How to search a vector for a certain pattern

Question

I would like to have a function that would seach the vector for a specific patern "1 after 4" (that is "1" "4"). It should list all the found sequences and the print out the ration for every each one, their length, where does it start and end.

It should search a part of the vector equal than N>=8 for each pair number(1,4) in the following vector with these condiotions in mind:

1) a specific ratio like this of:

BigRatio= Number of (1,4)*N/(Number of (1)*Number of (4)) 
    has to be more or equal than 0.2 %

2) and the the ratio of (1,4) in the vector (average of

 SmallRadtio= (Number of 1 + Number of 4)/(length of sequence) for 0.3%

If the conditions are met, it should then print the sequence the rations for every match.

This is the vector:

vector=c(1,1,1,1,1,1,1,4,4,4,4,2,3,1,1,1,1,1,1,1,4,4,4,4,2,3,1,4,1,4,1,4,1,4,1,4,
1,4,1,4,4,2,3,1,1,1,1,4,1,1,1,4,4,4,4,2,3,1,1,4,1,4,1,4,1,1,1,4,4,4,4,2,3,3,1,1,
4,1,4,1,4,1,1,1,4,4,4,4,4,4,4,4,2,3,1,1,1,1,1,1,1,4,4,1,1,4,2,1,1,1,1,1,1,4,3,
2,4,2,1,5,6,2,3,1,2,4,1,2,3,1,1,1,1,1,1,1,2,3,4,5,1,2,3,4,1,1,1,1,1,1,2,3,4,1,1,
1,2,3,1,2,3,1,2,3,4,3,1,2,1,4,1,4,1,4,1,4,1,4,1,4,1,4,1,4,1,4,1,4,1,4,1,4,1,
4,1,4,4,2,3,1,1,1,1,4,1,1,1,3,1,1,1,1,4,1,1,1,3,1,1,1,1,4,1,1,1,4,1,1,1,3,1,1,
1,1,4,2,3,1,1,4,1,4,1,4)

vector2=as.character(vector)

I converted it to character becasuse I thought I would be more easier that way. I may be wrong.

My code/Progress so far

I was having two ideas about this:

1)The function could search 8 or more( I can choose in the function) numbers at once and then check the rations. And then give the informations about it if its a good piece of 8 numbers.

2)The other idea would be that there would be a scoring system giving 5 points for a pair of 1,4 and -1 for every other number. Then it should somehow give an estimate where these parts are and should find these segmentes. The problem with the first idea is that maybe there would be maybe a segment which has 40 %, and the next segment has 20 % and together they maybe have more than that. So I was trying to figure out how to escape this trap of negative positivies. Maybe the search system should check every number or pair number than a whole segment. This is more complicated, but again more precise.

With the code I am stuck how to make the function. I know the arguments should be vector and the desired length of the sequence I would like to search for ( if I go for the first ide).I think I have to use a for loop to count every number ( or two numbers) sothat I could check if the are equal to (1,4) and then "remeber" it calculate the length of that part. And of course search for every part in it for 1 ili 4 to calculate the rations for them.

I thought of using this kind of loop:

for (i in 1:length(vector)) {
    idx <- agrep(vector[i],x)
    matches[i] <- length(vector)

But I think it is wrong and not really right.

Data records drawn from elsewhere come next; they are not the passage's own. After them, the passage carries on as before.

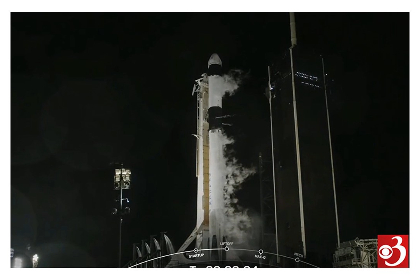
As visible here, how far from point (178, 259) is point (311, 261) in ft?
7.28

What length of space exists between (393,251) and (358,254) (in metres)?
1.20

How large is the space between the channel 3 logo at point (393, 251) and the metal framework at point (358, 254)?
2.23ft

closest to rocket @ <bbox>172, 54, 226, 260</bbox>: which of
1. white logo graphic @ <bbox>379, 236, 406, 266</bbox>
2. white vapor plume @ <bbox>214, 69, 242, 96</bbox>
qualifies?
white vapor plume @ <bbox>214, 69, 242, 96</bbox>

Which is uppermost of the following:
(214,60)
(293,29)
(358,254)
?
(293,29)

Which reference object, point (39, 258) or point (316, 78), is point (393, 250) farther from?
point (39, 258)

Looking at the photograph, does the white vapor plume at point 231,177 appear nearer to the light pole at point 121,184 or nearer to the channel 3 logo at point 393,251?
A: the light pole at point 121,184

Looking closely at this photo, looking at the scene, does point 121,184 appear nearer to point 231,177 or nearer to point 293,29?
point 231,177

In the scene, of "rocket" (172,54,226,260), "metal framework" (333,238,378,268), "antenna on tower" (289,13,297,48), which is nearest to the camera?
"metal framework" (333,238,378,268)

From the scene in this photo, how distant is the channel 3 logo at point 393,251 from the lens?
19.9 feet

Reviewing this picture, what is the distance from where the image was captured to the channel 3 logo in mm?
6059

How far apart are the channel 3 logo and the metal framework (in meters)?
0.68

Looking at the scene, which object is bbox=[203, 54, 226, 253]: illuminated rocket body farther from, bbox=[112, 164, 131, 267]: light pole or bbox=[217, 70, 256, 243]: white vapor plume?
bbox=[112, 164, 131, 267]: light pole

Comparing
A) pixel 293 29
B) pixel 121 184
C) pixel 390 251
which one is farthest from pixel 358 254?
pixel 121 184

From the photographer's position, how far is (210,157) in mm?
9469
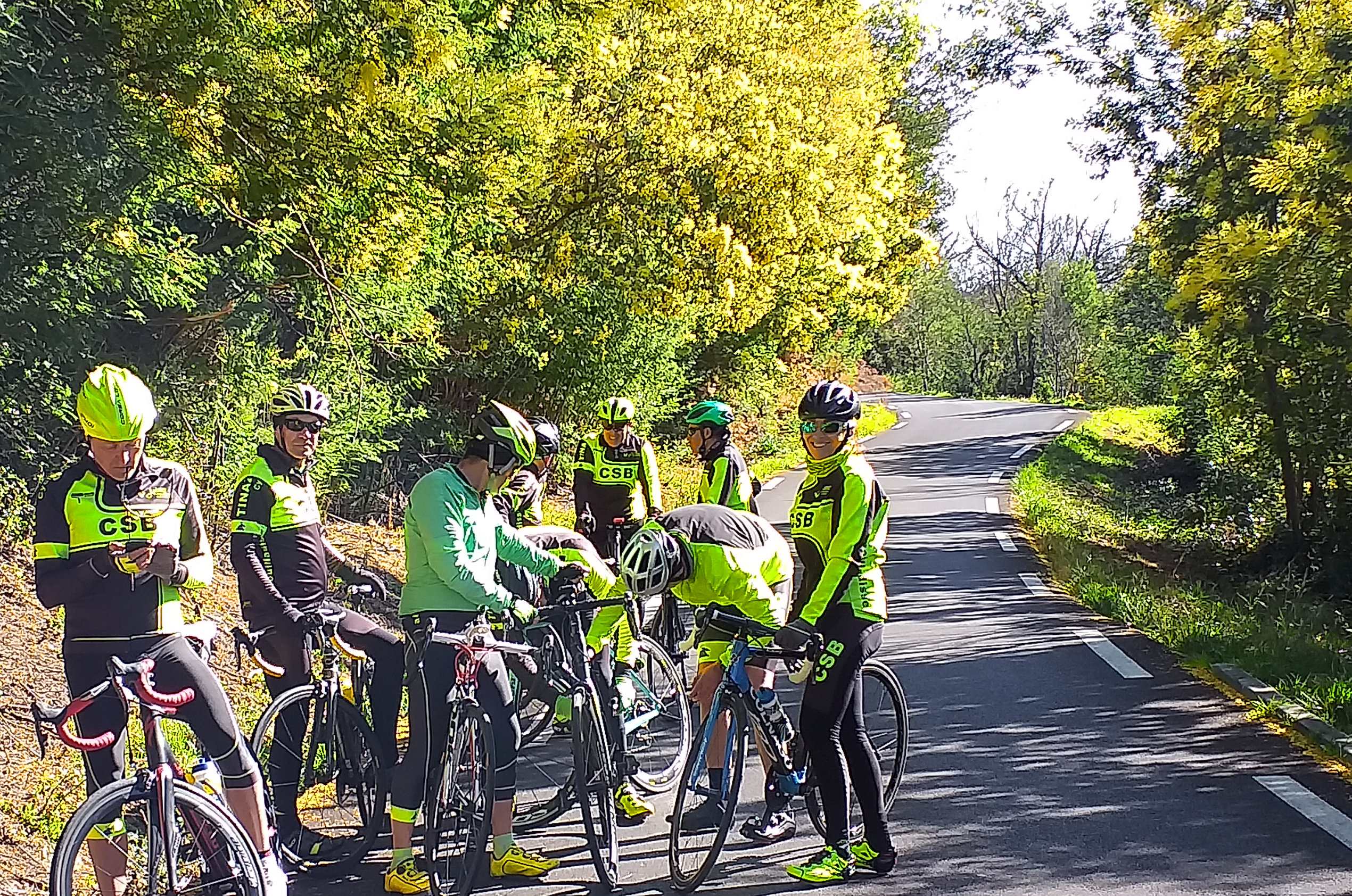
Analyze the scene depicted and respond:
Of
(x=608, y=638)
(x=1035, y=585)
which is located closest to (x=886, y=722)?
(x=608, y=638)

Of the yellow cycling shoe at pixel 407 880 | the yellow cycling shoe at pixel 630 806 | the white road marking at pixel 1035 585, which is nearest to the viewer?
the yellow cycling shoe at pixel 407 880

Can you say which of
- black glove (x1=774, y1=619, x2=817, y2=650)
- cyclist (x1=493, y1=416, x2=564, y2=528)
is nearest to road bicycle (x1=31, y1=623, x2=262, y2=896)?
black glove (x1=774, y1=619, x2=817, y2=650)

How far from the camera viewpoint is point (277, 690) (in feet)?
18.2

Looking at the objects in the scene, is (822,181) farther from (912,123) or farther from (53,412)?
(912,123)

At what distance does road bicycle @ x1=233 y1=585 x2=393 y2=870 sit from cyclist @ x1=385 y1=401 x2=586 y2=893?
526 millimetres

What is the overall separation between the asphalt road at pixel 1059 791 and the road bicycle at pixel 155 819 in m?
1.16

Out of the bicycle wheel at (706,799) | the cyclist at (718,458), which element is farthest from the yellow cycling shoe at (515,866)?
the cyclist at (718,458)

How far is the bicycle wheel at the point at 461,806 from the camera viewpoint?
4.98 m

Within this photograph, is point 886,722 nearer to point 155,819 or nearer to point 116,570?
point 155,819

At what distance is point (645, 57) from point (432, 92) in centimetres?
560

I am still new to programming and R.

Additional question:

How would the function look if it was used for a data frame? Would it change the search to specifi rows?Is posibble to convert a vector into a data frame?

EDIT:

Another example and clarification:

sample2=c("aaaaabababababababababababababababcabcbababc bcbabcbcdddcbcbcdcbcbcbdcb
          bcbcbcbdbdbcbcbcbccbbcbbcbcbcbcbcbcbabababababababccbbcbbcbcbcbcbcbcbdbdbcbcbcbccb
          bcbcbcbdbdbcbcbcbccbbcbbcbcbcbcbcbbababababababababababababacbcbacbcbcdcbcbcbdcbbcdaddabcbac
          cabcbabcbabcbcbbabbabababababababababababa")

nchar(sample2)

So this it what it should do:

1) idea

Search every 50 part of the string, that means this part first:
```
 "aaaaabababababababababababababababcabcbababcbcbabc"
```

and then this part ( the next sequence of 50 elements of that string)

  "bcbabcbcdddcbcbcdcbcbcbdcbbcbcbcbdbdbcbcbcbccbbcbb"

And to this for every other 50 elements of the string.

As you can see the second 50 elements have "ba" in it that match the condition. So that will not be shown because it does not meet the condition.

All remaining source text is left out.